How to Integrate Claude/GPT into a Reusable Chatbot Web Component
Hands‑on guide to build a reusable chatbot web component that switches between Claude and ChatGPT, with React/Vue/vanilla examples and modular prompt templates.
Cut development time: build a reusable chatbot web component that calls Claude and ChatGPT
Decision fatigue, slow UI wiring, and uncertainty about vendor APIs slow teams down. If you need a reusable chatbot for micro‑apps (think dining recommender, meeting planner, or code helper), this hands‑on guide shows how to build a single, framework‑agnostic web component with plug‑in adapters for Claude and ChatGPT. You’ll get React, Vue 3, and vanilla Web Component implementations, modular prompt templates, server proxy patterns for secure keys, streaming, accessibility tips, and production hardening notes for 2026.
The why (2026 trends)
Micro apps — small, single‑purpose applications that the creator uses themselves or shares with a few people — keep growing in 2025–2026. People like Rebecca Yu built dining apps (Where2Eat) quickly using Claude and ChatGPT to generate multi‑step UX flows without heavy backend investment. Anthropic’s Cowork (late 2025 / early 2026 previews) lowered the barrier for desktop AI agents; teams are pairing this with low-latency hardware like edge‑first laptops and local inference for better responsiveness. This moment means your teams should standardize a fast, secure integration pattern so micro apps ship quickly but safely.
What you’ll get
- Reusable Web Component chatbot that works in React, Vue, and plain HTML
- Server proxy patterns to protect API keys and support both Claude and ChatGPT
- Modular prompt templates for micro apps (dining recommender example)
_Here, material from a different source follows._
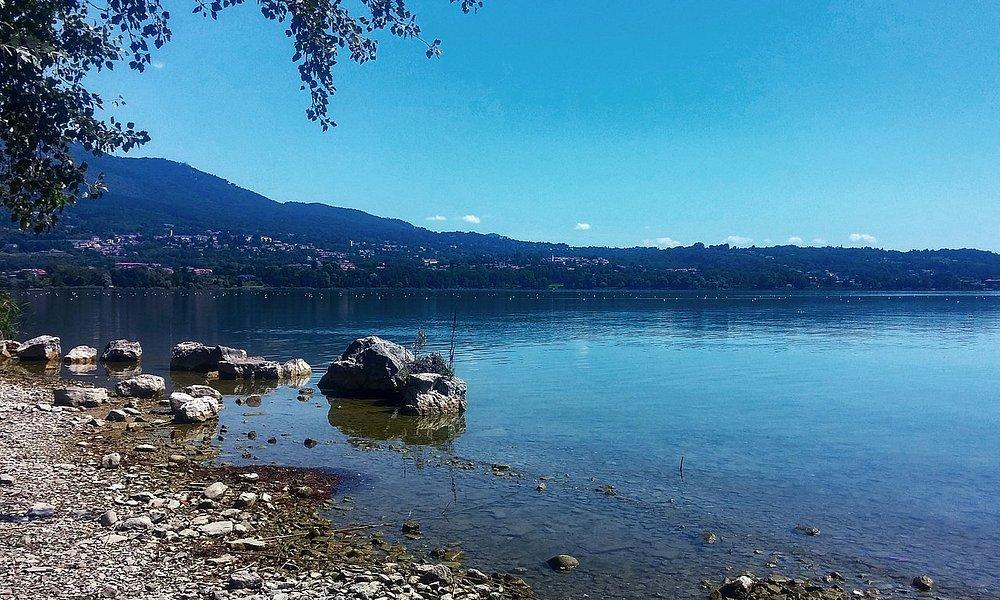 Spiaggetta sul Lago di Varese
- Streaming and non‑streaming examples, accessibility, caching, and latency tips
Architecture overview
- Client Web Component: exposes a small API and events; responsible for UI, ARIA, and local state.
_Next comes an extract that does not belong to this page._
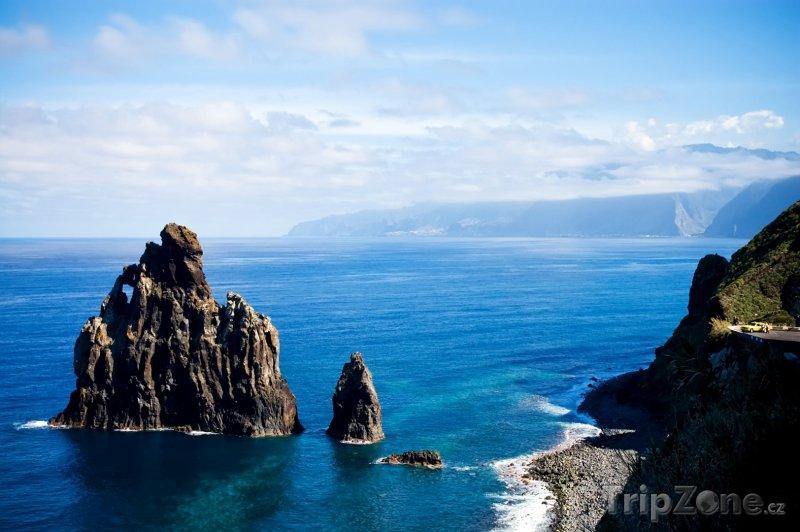 Fotka, Foto Útesy na pobřeží ostrova Madeira (Madeira, Portugalsko)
- Server Proxy: signs requests to OpenAI/Anthropic, rate limits, strips sensitive data, and returns streaming tokens or completed responses.
- Prompt Templates: JSON+/JS modules with slots and validators to compose messages for either provider.
- Adapters: provider-specific plumbing that maps your prompt template to the provider's API shape.
Security & policy first
Never embed API keys in the browser. Use a server proxy with strict CORS, per‑user rate limits, and monitoring. Also add content filters and conservative default prompt constraints for user‑generated content — Claude and ChatGPT may return sensitive or hallucinated information if prompts encourage it.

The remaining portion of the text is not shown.